## begin Excerpt to read

But after playing the original Silent Hill 2 in Konami’s Silent Hill HD Collection, I can see my critics’ point.
HD re-releases are the new thing with publishers. They love ‘em, can’t get enough of ‘em. And why not? It gives the publishers a new game in the books that is already a proven winner, and it offers fans great games bundled together at a discounted price. There is very little downside to an HD Collection release, and Konami’s Silent Hill HD Collection is no exception.
Included in the Collection are 2003’s Silent Hill 3, and 2001’s Silent Hill 2, which includes the “Main Scenario: Letter From Silent Hill,” and the “Sub Scenario: Born From a Wish,” a side quest starring the character Maria, which was released as part of later special editions of the game.
It doesn’t offer as much content as Konami’s other recent HD Collection, Metal Gear Solid HD Collection, and it isn’t a re-release of overlooked classics that nobody played but should like the Ico & Shadow of the Colossus HD Collection, but the Silent Hill HD Collection offers two classics that have defined the survival horror genre and continue to earn a spot in the nostalgia drenched “best-of all time lists” of many. Neither is particularly long though–even with the additional sub plot in SH2–but with multiple endings in both games as well as a discounted price tag typical of HD Collections, there is more than enough bang for your buck here.
For those that haven’t played the games, or have forgotten then thanks to years of cranial deterioration, Silent Hill 2 features a bewildered protagonist named James Sunderland, who heads to the fog and smoke covered city of Silent Hill after receiving a letter from his late wife. Instead of screaming and running for his life as any good horror fan knows he should, James pushes ever onward through the city, frequently crossing paths with Maria, a woman that resembles his deceased wife Mary. Then things get weird. Half naked nurses with no faces shimmy after you, pyramid-headed pro wrestlers shake a stick at you menacingly, and six endings await.

## end Excerpt to read

- **Required task a**: In the Silent Hill review, who is the protagonist of Silent Hill 2?
The review and the records are unrelated and should be treated separately.

## begin Given data

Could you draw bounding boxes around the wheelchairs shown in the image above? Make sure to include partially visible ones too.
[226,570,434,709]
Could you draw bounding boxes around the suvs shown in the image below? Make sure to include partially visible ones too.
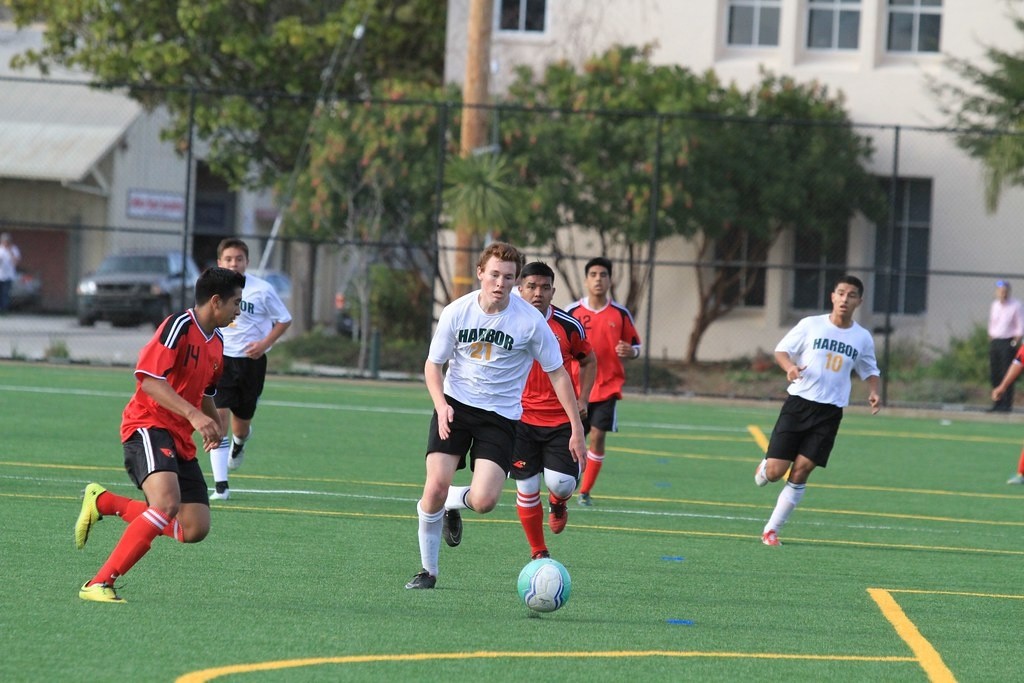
[76,249,202,330]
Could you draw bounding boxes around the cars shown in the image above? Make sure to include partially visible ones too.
[245,269,293,313]
[10,266,39,306]
[335,261,352,336]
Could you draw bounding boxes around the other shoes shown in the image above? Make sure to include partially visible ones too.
[988,406,1012,412]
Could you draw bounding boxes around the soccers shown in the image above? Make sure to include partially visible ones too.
[516,557,573,614]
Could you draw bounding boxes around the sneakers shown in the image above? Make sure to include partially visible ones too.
[209,488,230,500]
[1007,473,1024,485]
[75,482,107,551]
[761,528,783,546]
[755,458,768,487]
[443,509,463,547]
[531,550,549,560]
[549,493,568,534]
[406,568,436,589]
[227,425,253,470]
[78,579,129,603]
[578,493,594,506]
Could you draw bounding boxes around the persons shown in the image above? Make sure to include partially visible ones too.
[563,257,642,511]
[505,262,598,561]
[207,237,292,501]
[404,243,588,590]
[754,275,881,549]
[990,339,1024,485]
[985,280,1024,415]
[74,267,246,605]
[0,231,21,319]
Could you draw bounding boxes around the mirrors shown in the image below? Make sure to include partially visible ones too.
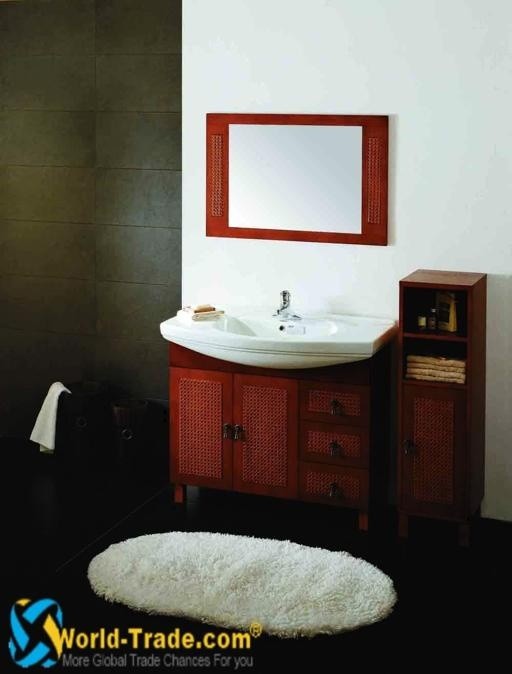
[206,114,388,246]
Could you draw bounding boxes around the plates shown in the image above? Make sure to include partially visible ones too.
[178,309,225,321]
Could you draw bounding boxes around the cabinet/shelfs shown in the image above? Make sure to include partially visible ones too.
[395,270,488,549]
[170,367,391,531]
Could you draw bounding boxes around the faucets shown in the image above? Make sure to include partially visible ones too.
[272,289,301,323]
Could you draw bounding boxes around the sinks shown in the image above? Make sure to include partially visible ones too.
[159,307,397,371]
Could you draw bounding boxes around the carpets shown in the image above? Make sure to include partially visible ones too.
[88,531,398,639]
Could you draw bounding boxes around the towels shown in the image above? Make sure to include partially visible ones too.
[29,381,72,455]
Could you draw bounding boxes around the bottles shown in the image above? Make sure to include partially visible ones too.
[417,306,439,332]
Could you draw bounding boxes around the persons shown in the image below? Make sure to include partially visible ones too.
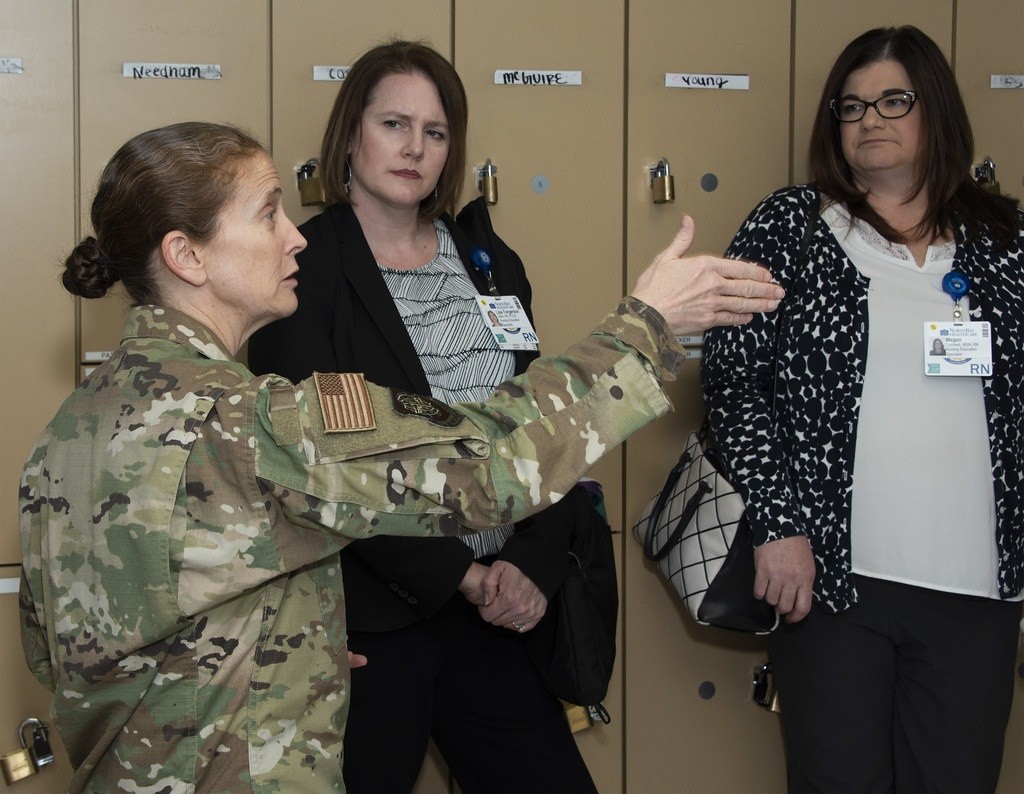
[244,41,599,794]
[700,23,1024,794]
[488,311,502,326]
[930,338,946,356]
[18,122,784,794]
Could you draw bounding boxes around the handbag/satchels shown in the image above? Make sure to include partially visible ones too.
[538,480,618,708]
[631,431,780,634]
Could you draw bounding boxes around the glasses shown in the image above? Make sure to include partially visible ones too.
[829,91,918,123]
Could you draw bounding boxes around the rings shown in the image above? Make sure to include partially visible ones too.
[512,622,525,631]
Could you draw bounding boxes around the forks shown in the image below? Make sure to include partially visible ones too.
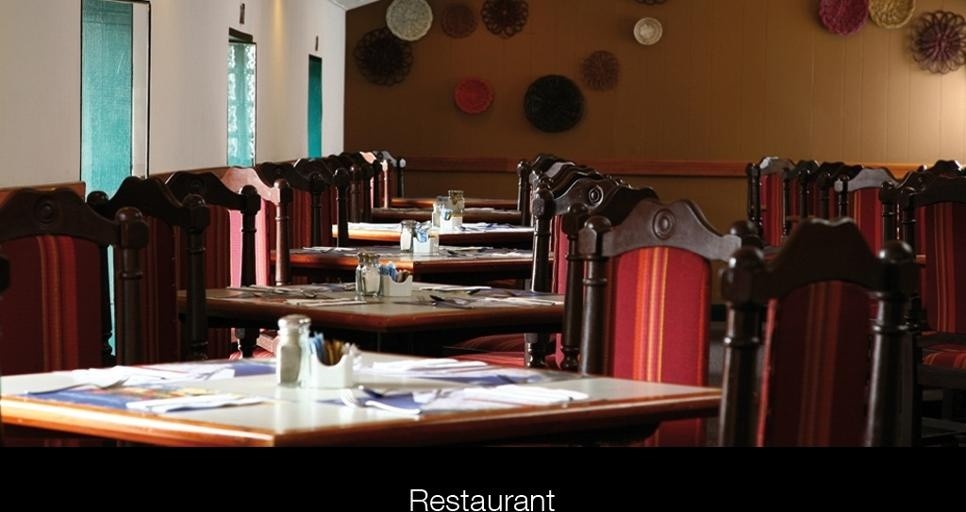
[414,295,475,309]
[24,378,134,395]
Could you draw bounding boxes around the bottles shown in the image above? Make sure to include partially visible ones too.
[275,314,312,389]
[355,251,382,298]
[400,220,417,253]
[447,190,464,214]
[431,195,453,230]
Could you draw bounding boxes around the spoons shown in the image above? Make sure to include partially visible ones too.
[428,294,480,303]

## end Given data

- **Required task b**: From the records, copy out everything between the line holding "Could you draw bounding boxes around the towels" and the line holding "[18,122,784,794]", inclusive. Omit the pictures from your copy.

- **Correct output a**: James Sunderland.

- **Correct output b**:
Could you draw bounding boxes around the towels shown in the image above? Make sure to include partially visible ones too.
[29,381,72,455]
Could you draw bounding boxes around the bottles shown in the image above? Make sure to include partially visible ones too.
[417,306,439,332]
Could you draw bounding boxes around the persons shown in the image below? Make sure to include partially visible ones too.
[244,41,599,794]
[700,23,1024,794]
[488,311,502,326]
[930,338,946,356]
[18,122,784,794]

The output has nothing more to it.